What this exercise asks —
(1) Decide whether each statement agrees with the article on the personalized CRISPR therapy: (a) KJ Muldoon received three doses of the gene-editing treatment; (b) Rebecca Ahrens-Nicklas describes the baby as cured; (c) the mutation impaired the baby's ability to process fat. For each, answer yes or no and quote the deciding words.
(2) Return the stretch of the article on the personalized CRISPR therapy from "World’s first personalized" through "specific disease-causing mutation¹.", copied exactly.
(3) List every person, institution, and place named in the article on the personalized CRISPR therapy.

Selected text —
- - -
World’s first personalized CRISPR therapy given to baby with genetic disease

Treatment seems to have been effective, but it is not clear whether such bespoke therapies can be widely applied

Baby KJ Muldoon, who was born with a genetic disease that affected his ability to metabolize proteins, is the first person to receive a bespoke CRISPR treatment. Credit: Children's Hospital of Philadelphia

A baby boy with a devastating genetic disease is thriving after becoming the first known person to receive a bespoke, CRISPR therapy-for-one, designed to correct his specific disease-causing mutation¹.

Little KJ Muldoon, now nearly ten months old, is doing well after receiving three doses of a gene-editing treatment to mend a mutation that impaired his body’s ability to process protein, his parents told reporters this week. But it is too soon to use the word “cure”, says Rebecca Ahrens-Nicklas, a paediatrician at Children’s Hospital of Philadelphia in Pennsylvania, and one of Muldoon’s physicians. “This is still really early days,” she says. “We know we have more to learn from him.”
- - -
Information shown —

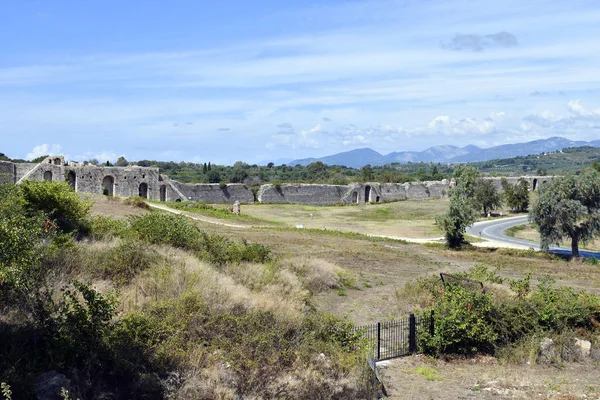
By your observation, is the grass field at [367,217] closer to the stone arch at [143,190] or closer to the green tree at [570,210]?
the stone arch at [143,190]

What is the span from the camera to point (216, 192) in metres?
62.7

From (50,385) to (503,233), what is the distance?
44613mm

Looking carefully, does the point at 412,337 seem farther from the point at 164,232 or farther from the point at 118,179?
the point at 118,179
- - -
Answers to the exercises —
(1)
(a) Yes: "receiving three doses of a gene-editing treatment"
(b) No: "it is too soon to use the word “cure”"
(c) No: "impaired his body’s ability to process protein"

(2)
World’s first personalized CRISPR therapy given to baby with genetic disease

Treatment seems to have been effective, but it is not clear whether such bespoke therapies can be widely applied

Baby KJ Muldoon, who was born with a genetic disease that affected his ability to metabolize proteins, is the first person to receive a bespoke CRISPR treatment. Credit: Children's Hospital of Philadelphia

A baby boy with a devastating genetic disease is thriving after becoming the first known person to receive a bespoke, CRISPR therapy-for-one, designed to correct his specific disease-causing mutation¹.

(3)
- KJ Muldoon (person)
- Rebecca Ahrens-Nicklas (person)
- Children's Hospital of Philadelphia (institution)
- Pennsylvania (place)